*** Begin section ***

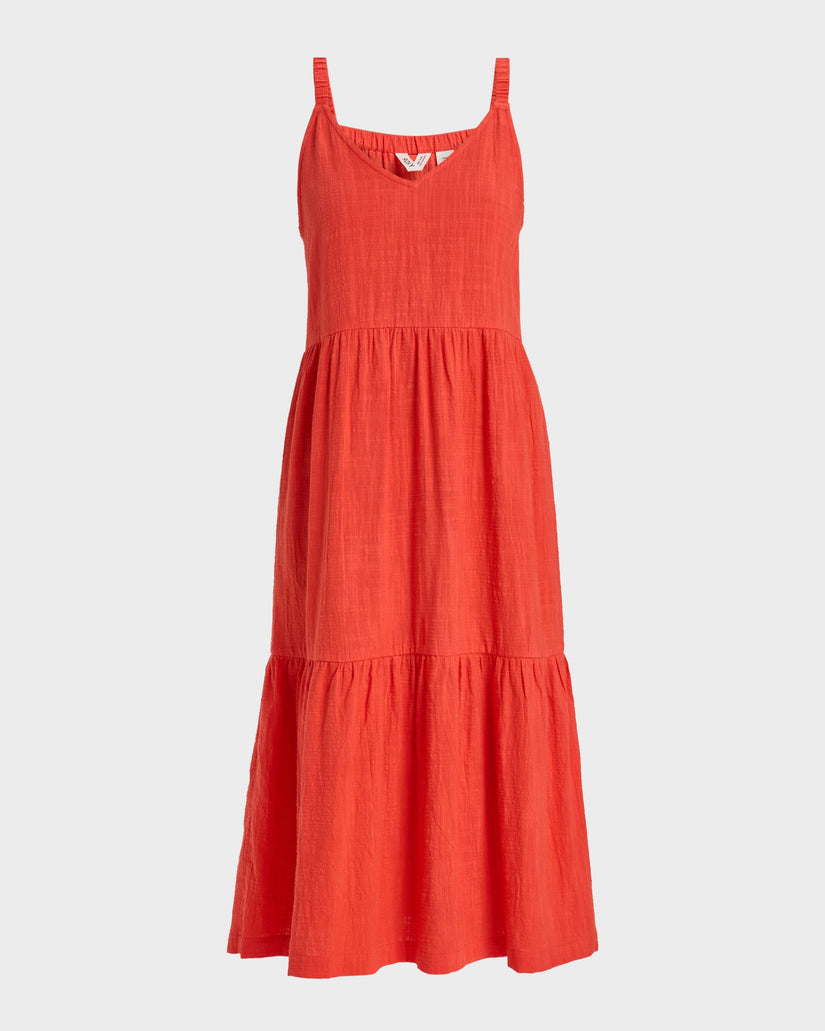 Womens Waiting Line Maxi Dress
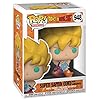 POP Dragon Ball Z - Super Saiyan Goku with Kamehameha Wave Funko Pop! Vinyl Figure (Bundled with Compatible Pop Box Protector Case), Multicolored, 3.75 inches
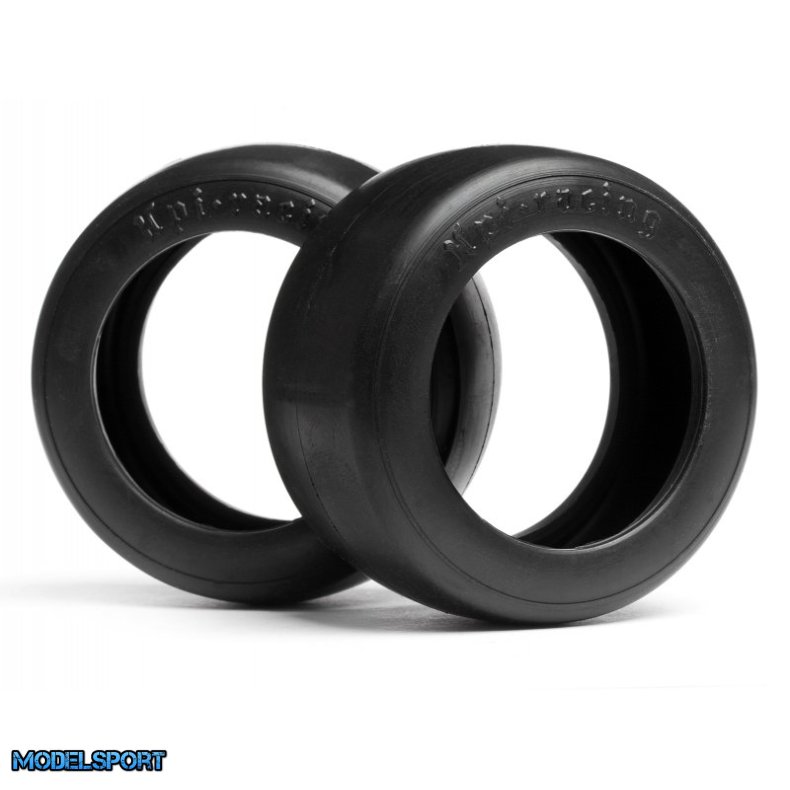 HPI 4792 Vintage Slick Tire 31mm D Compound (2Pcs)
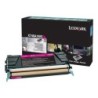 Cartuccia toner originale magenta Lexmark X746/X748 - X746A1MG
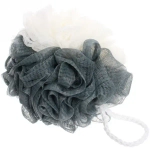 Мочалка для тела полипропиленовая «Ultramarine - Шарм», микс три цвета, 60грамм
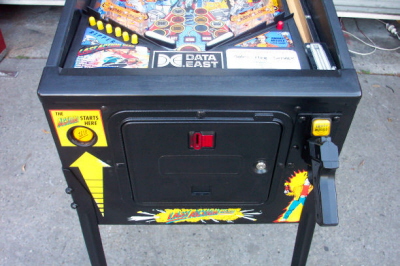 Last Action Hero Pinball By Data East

*** End section ***
*** Begin section ***

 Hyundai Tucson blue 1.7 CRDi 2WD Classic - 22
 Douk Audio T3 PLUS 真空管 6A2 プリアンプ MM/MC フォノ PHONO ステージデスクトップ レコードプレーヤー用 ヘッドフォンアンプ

*** End section ***
*** Begin section ***

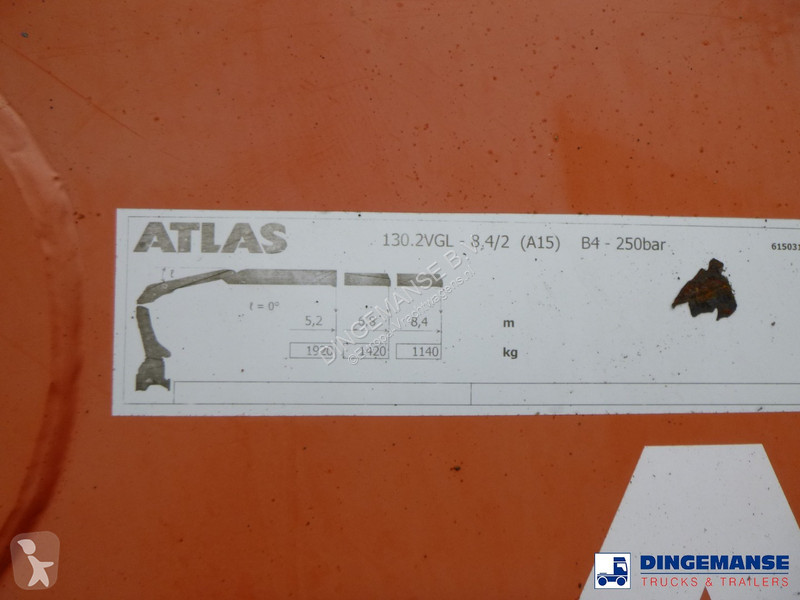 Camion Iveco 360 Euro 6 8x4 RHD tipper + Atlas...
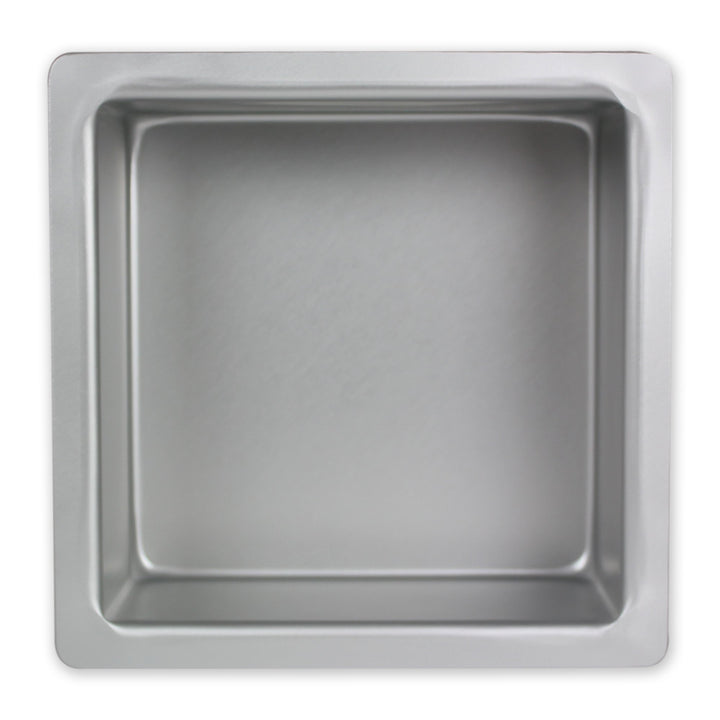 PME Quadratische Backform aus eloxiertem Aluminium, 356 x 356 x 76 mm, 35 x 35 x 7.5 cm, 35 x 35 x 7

*** End section ***

Required work = While skipping the pictures, transcribe the data above from the line showing "HPI 4792 Vintage" through the line showing "Last Action Hero Pinball By Data East", exactly and with both ends.

Reply to the exercise =
 HPI 4792 Vintage Slick Tire 31mm D Compound (2Pcs)
 Cartuccia toner originale magenta Lexmark X746/X748 - X746A1MG
 Мочалка для тела полипропиленовая «Ultramarine - Шарм», микс три цвета, 60грамм
 Last Action Hero Pinball By Data East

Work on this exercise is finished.